- Born: Gonzalo Arturo Molina Mejía 11 June 1965 (age 60) Patillal, Colombia
- Genres: Vallenato

= El Cocha Molina =

Colombian accordionist

Gonzalo Arturo Molina Mejía (born 1965), known as El Cocha Molina or just Cocha Molina, is a Colombian vallenato accordionist.
He was crowned vallenato king for winning the accordionist competition of the Vallenato Legend Festival in 1990, and in 1997 he won the king of kings competition.
Molina has released several albums with singers including Diomedes Díaz, Iván Villazón, Gloria Estefan, and Jorge Oñate.

==Biography==
===Early life and education===
Gonzalo "El Cocha" Molina was born on 11 June 1965 in Patillal, in the Colombian department of Cesar, to Arturo Molina and Estela Mejía. His father was a guitarist in the conjunto of Jorge Oñate. His nickname "El Cocha" comes from the pet name that his mother used for him.

Molina attended primary school at the Colegio Parroquial in Valledupar, and secondary school at the Colegio Nacional Loperena in Valledupar and the Colegio Chiquinquirá in Bogotá. He studied three semesters of business administration at university, but did not complete his degree.
Molina started to learn accordion at the age of 6, on an instrument given to him by his uncle Evaristo Gutiérrez, the father of songwriter Gustavo Gutiérrez Cabello.

===The Vallenato Legend Festival===
In 1978, Molina competed in the child accordionist competition of the Vallenato Legend Festival, accompanied by Ovany Gómez on vocals and guacharaca, and Wilder Gómez on caja; he came second behind his cousin Chiche Maestre.
He won the amateur accordionist competition of the Festival in 1982.

Molina competed in the professional accordionist competition of the Vallenato Legend Festival in 1989, coming second behind that year's vallenato king Omar Geles. Molina competed again and won in 1990, accompanied by Iván Villazón on vocals and guacharaca, and Augusto Guerra on caja. They performed the paseo "El Pollo Vallenato" (written by Luis E. Martínez), the merengue "Rosita" (also by Martínez), the son "Pena y Dolor" (Alejo Durán), and the puya "Déjala Venir" (Náfer Durán).

In 1997 Molina won the king of kings competition of the Festival, which is only open to past winners of the professional accordionist competition. He defeated Omar Geles (who came second), Chiche Martínez (third), Juan David Herrera, and Freddy Sierra.

===Collaborations===
In the 1980s Molina had a successful period of collaboration with singer Diomedes Díaz, and together they released the albums El Mundo (1984), Vallenato (1985), Brindo Con el Alma (1986), and Incontenibles (1987). In 2002, Molina and Díaz released the album Gracias a Dios.
Beginning in 1988, Molina began recording with singer Iván Villazón, and together they released the albums Por Ti Valledupar (1988), Enamorado de Ella (1989) and El Amor Canta Vallenato (1990).

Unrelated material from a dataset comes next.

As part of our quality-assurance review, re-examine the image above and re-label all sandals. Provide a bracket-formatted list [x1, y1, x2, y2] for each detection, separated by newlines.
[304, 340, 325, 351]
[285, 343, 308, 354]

In 1995 Molina played on Gloria Estefan's Grammy Award winning album Abriendo Puertas.
He released the album Sensacionales with Carlos Malo in 1994, and in 1997 started collaborating with Jorge Oñate, with whom he released the albums El de Todos los Tiempos (1997), Son Universal (1998), El Poder de Mis Canciones (1999), and Llévame Conmigo (2001).
In the 2000s Molina began playing with Poncho Zuleta, and together they released the albums Colombia Canta Vallenato (2007), El Nobel del Amor (2010), and Parao en la Raya (2014).